In The War Within Woodward portrays the Bush administration as a dysfunctional family. Each of his senior advisers is shown to be playing a separate game, the enemy is found in the other branches of government and not on the battlefield of Iraq. There is little mention of Afghanistan at all in the book.
Woodward portrays Bush as a man who is unable to grasp the implications of his own decisions, going with "his gut" and ignoring contradictory facts, having unshakable faith in his generals, until they are replaced, then having unshakable faith in his new generals. Donald Rumsfeld is shown to be so wedded to his small lean military concept that he is unable to concede the value of increasing troop strength in Iraq even as the sectarian violence grows exponentially. Condoleeza Rice is portrayed as being excluded from the decision making process.
How the "surge" came about is the central focus of the book. Woodward shows that this was an amorphous concept, basically just "lets throw a bunch more soldiers and Marines into Iraq and see what happens." It was not until after the "surge" was decided upon, when it was decided that a new commander and a new Secretary of Defense would be needed, or it wouldn't happen, that David Petraeus was chosen to lead in Iraq. Petraeus' tactic of moving US troops, with their Iraqi counterparts, into the neighborhoods of Baghdad and his willingness to accept the assistance of both Sunni and Shia militias into the defense structure were key to the success of the "surge" in reducing the level of violence in Iraq.

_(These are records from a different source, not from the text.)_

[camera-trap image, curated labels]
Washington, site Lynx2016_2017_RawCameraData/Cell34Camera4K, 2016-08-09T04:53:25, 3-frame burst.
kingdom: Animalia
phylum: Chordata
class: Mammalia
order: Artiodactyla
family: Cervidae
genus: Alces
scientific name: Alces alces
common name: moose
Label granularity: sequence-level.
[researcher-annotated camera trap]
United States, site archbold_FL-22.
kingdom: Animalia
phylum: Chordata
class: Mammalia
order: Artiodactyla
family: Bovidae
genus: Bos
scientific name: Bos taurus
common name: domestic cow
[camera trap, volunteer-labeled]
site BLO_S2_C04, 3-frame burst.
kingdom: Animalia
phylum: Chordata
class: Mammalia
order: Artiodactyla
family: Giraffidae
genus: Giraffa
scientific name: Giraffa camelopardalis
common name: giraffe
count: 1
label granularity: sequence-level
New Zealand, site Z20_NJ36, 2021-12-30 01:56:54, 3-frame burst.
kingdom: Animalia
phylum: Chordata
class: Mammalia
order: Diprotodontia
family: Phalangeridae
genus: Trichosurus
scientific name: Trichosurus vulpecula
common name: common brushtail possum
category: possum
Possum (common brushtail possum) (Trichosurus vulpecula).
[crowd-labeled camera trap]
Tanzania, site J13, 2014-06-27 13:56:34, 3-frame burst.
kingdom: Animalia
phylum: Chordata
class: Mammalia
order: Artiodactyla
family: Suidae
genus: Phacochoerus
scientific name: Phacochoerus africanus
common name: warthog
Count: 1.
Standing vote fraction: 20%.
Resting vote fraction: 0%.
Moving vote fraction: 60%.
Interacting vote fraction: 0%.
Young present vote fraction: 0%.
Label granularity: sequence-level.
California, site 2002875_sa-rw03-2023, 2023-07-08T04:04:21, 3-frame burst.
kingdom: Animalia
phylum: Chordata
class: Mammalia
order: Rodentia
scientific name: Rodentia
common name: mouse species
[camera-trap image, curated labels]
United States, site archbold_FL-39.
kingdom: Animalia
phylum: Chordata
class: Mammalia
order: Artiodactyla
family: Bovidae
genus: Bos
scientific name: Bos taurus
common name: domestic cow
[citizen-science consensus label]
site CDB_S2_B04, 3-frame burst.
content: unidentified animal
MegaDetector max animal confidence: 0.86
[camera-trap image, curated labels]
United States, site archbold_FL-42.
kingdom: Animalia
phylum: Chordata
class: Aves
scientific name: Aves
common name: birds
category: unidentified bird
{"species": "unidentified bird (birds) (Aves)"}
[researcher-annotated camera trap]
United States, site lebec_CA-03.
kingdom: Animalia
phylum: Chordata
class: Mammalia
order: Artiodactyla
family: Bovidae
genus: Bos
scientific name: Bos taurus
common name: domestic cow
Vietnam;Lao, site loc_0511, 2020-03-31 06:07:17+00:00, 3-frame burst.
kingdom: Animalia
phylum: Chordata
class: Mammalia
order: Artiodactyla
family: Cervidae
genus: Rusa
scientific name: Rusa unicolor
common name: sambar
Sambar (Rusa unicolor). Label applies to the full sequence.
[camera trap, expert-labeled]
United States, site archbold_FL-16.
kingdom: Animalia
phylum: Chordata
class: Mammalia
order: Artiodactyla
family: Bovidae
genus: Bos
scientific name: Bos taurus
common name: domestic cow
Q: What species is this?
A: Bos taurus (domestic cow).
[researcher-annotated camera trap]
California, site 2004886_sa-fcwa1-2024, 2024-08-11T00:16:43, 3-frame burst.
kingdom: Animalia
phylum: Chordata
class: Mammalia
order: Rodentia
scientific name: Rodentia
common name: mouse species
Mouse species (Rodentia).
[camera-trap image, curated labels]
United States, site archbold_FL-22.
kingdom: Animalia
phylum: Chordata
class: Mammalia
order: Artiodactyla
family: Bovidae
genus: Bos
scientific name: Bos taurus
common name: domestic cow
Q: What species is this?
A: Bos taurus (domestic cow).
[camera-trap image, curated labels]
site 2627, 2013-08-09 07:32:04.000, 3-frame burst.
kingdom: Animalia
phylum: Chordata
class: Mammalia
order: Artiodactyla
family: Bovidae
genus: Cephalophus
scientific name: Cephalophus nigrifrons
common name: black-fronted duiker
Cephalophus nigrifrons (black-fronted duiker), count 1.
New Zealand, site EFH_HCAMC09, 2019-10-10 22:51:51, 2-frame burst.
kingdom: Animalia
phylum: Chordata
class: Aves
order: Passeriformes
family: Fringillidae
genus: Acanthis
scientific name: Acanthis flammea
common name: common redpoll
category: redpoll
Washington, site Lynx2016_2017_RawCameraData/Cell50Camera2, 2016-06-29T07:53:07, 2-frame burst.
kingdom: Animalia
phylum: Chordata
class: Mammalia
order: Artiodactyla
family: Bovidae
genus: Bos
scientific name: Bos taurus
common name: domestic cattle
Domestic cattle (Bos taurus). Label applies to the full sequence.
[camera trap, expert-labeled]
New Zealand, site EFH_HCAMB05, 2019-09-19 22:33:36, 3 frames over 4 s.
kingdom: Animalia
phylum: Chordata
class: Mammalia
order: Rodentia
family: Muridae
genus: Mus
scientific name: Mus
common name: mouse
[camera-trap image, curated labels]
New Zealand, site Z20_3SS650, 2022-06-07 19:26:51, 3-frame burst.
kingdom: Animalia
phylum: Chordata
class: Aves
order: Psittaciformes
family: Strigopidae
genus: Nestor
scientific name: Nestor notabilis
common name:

One has to wonder how President Obama will fare in Iraq. Can he successfully reduce the numbers of US troops to 35,000 by August 2010? The political situation in Iraq remains unsettled. The Maliki government is laughably weak. There has been no reconciliation between Sunni and Shia factions. The Kurds remain a part but apart. Iran continues to stir up trouble. Will the violence return or will the Iraqi's begin to build a civil coalition to address their own governance?